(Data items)
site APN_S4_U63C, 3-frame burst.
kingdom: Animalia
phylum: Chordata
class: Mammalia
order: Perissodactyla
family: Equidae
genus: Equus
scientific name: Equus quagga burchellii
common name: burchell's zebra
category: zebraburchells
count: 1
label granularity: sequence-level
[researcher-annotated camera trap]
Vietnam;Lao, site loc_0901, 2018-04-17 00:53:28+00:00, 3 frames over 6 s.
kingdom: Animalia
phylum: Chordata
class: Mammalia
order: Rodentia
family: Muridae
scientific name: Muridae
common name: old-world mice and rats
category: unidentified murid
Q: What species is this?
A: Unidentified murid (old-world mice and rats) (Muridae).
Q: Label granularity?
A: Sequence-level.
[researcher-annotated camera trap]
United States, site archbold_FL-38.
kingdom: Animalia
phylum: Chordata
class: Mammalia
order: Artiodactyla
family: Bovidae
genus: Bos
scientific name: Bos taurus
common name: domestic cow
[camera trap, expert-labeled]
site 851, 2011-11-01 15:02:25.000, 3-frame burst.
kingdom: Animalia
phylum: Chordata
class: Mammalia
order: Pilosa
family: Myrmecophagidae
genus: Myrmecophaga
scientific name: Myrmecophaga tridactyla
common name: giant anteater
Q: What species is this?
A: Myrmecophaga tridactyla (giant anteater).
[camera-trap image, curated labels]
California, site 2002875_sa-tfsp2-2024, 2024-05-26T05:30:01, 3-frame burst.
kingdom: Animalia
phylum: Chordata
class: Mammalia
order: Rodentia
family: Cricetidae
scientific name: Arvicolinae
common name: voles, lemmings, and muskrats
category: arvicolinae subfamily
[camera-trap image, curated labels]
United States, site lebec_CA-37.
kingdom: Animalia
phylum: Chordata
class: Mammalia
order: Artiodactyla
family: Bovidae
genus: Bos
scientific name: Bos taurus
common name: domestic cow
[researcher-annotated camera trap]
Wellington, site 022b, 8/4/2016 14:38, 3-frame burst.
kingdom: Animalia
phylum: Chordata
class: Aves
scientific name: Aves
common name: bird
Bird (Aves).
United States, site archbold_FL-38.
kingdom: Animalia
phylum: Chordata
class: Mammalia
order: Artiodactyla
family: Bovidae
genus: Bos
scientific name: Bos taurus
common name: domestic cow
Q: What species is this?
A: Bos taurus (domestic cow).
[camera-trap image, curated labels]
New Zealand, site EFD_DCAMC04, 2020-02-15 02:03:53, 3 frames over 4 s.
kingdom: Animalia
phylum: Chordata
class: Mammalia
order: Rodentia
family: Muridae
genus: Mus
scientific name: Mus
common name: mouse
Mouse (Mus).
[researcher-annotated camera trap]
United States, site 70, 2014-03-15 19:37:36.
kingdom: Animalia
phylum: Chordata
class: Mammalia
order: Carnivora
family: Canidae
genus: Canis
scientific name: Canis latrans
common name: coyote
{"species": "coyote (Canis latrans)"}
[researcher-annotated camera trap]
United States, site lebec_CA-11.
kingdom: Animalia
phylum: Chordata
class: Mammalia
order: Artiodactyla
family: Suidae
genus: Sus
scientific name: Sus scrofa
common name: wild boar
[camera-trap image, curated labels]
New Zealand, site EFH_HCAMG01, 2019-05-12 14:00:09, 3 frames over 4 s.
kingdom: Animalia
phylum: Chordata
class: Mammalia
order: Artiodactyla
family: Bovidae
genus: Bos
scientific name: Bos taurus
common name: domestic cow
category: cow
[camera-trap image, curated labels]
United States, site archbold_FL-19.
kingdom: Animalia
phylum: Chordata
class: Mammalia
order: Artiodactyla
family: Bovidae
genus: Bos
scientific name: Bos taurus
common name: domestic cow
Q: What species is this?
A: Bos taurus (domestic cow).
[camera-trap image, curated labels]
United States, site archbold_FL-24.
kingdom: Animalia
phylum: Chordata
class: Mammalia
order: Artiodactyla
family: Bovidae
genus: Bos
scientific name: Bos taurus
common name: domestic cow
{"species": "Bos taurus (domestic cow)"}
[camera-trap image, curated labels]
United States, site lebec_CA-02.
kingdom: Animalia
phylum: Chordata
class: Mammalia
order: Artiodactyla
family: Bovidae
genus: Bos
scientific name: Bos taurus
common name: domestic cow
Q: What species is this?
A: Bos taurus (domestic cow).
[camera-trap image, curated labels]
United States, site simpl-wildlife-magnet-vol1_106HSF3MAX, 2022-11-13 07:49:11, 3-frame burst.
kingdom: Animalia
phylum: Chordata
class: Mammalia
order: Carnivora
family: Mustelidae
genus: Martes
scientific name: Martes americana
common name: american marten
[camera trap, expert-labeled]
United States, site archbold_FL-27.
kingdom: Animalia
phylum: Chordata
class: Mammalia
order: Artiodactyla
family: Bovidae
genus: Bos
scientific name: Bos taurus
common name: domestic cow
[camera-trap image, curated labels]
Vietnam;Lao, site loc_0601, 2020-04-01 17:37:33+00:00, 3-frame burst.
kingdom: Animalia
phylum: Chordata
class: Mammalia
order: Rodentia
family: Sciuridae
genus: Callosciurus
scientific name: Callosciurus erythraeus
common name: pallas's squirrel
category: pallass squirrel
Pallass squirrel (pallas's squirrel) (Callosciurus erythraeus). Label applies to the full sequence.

What is required: Find the word "frames" in the data and show each line that holds it.

Written solution:
Vietnam;Lao, site loc_0901, 2018-04-17 00:53:28+00:00, 3 frames over 6 s.
New Zealand, site EFD_DCAMC04, 2020-02-15 02:03:53, 3 frames over 4 s.
New Zealand, site EFH_HCAMG01, 2019-05-12 14:00:09, 3 frames over 4 s.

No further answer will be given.